GOAL OF THE EXERCISE: Copy exactly the lines from the line holding "baby-white-faced-saki-monkey-cute-pics" through the end of the material, and no others; pictures stay out.

BEGIN INPUT DATA

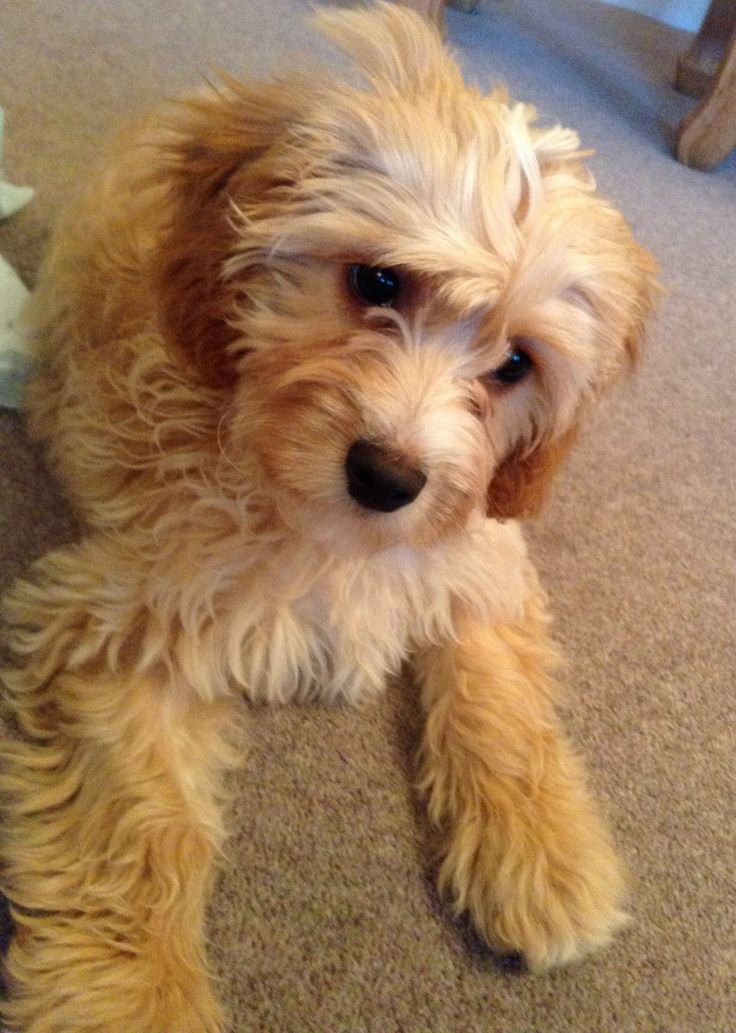 1000 images about cavapoos are the best on pinterest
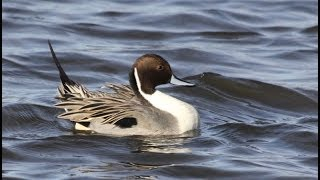 Northern Pintail at Colusa National Wildlife Refuge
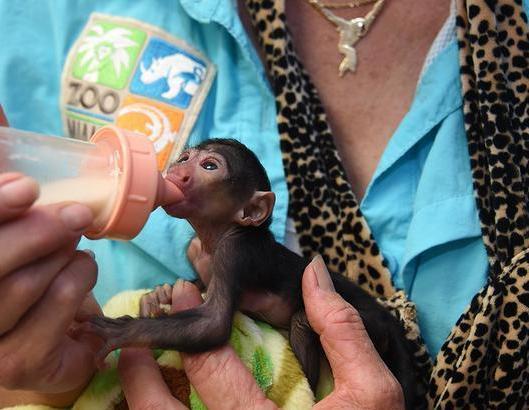 baby-white-faced-saki-monkey-cute-pics
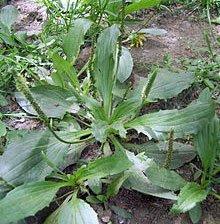 Plantago asiatica Psyllium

END INPUT DATA

ANSWER SECTION:
 baby-white-faced-saki-monkey-cute-pics
 Plantago asiatica Psyllium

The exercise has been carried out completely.